Everything seemed to come so naturally to Michael. She had heard a heaviness in his words and felt an impulse to say or do something to let him know that he wasn’t quite as alone as he thought he was, but then lost her nerve. He, on the other hand, showed no hesitation at all in taking her hand. Did he ever second-guess himself? Well, apparently he did when it came to his parents. She hadn’t missed the way he steered conversation away from them as soon as possible.
And despite the way he used humor to try to cover the fact, she had a sneaking suspicion about something else. Michael Kingston didn’t like himself very much. And yet, oddly enough, she was liking him more and more.
She had no illusions that the kiss in the park had been anything more than for show, but her mouth still tingled at the memory of it. She nearly touched her lips with her free hand but stopped herself just in time. Michael already thought she was naïve and inexperienced as it was. The
re was no need to prove him right any further tonight. One kiss, and he had her head all mixed up. She was attracted to Drew, not Michael, she reminded herself.

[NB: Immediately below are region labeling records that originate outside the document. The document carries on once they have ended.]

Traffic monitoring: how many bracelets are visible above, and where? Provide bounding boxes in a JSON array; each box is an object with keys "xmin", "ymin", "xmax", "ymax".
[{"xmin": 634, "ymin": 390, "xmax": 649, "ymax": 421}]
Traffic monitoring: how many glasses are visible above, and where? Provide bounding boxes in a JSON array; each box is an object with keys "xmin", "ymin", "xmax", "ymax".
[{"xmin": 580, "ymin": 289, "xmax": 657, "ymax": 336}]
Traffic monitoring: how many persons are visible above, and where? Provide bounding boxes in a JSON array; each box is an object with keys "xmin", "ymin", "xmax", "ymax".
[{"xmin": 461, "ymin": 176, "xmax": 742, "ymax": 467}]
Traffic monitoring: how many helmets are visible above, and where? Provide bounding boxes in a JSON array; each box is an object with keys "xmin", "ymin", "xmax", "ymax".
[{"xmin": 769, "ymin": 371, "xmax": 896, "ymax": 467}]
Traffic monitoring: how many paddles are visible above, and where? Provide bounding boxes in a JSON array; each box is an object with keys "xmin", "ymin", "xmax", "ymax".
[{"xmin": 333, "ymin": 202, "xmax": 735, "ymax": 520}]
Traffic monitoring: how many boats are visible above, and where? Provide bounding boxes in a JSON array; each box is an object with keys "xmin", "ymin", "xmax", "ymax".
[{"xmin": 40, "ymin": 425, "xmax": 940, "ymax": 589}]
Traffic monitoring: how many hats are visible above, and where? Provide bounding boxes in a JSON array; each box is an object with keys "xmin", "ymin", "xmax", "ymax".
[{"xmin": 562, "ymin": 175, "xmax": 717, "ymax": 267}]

After a long while, he squeezed her hand again, sending a tremor down her spine. “Come on. I’ll take you home.”
The ride home was long and quiet. Shannon wanted to say something about the way he had come to her aid in the park with that kiss, but she couldn’t think of anything appropriately casual enough. Something easy and airy that would let him know she understood the true nature of what lay behind it — something that would prove she was worldly enough to know better than to keep thinking about it. Honestly she was.
Nothing. Her mind drew a complete blank.
Funny, but even though the kiss was the thing that had most knocked her off her feet at the time, it was the hand-holding in the school parking lot that left her the most bemused. Maybe because, innocent as it was, there was nothing about it that had been for show. She shouldn’t make more out of it than it was, but the problem was she didn’t know for sure what it was to begin with.
Shannon glanced over at Michael. His attention appeared to be solely on the road, and if he was thinking at all about the same things she was, he gave no sign of it. There might have been a vaguely distracted air about him, but she might just as easily have imagined it. More likely, he was thinking about the future of his parents’ home and Drew’s possible reaction to what had happened tonight.
He pulled the truck into her driveway and came to a stop in front of her house. “Home sweet home.”
It might be wiser to simply say good night and go inside, but she hesitated, wanting to say something that would let him know … what, exactly? Something had changed tonight, even if she wasn’t sure what it was or what it meant. “I’m glad you came out tonight,” she said, thinking the words a little lame and insufficient even as she said them.
“Me, too.”
Stepping out of the truck and shutting the door behind her, she put her face to the open window and allowed herself to give in to a sudden impulse. “Michael?”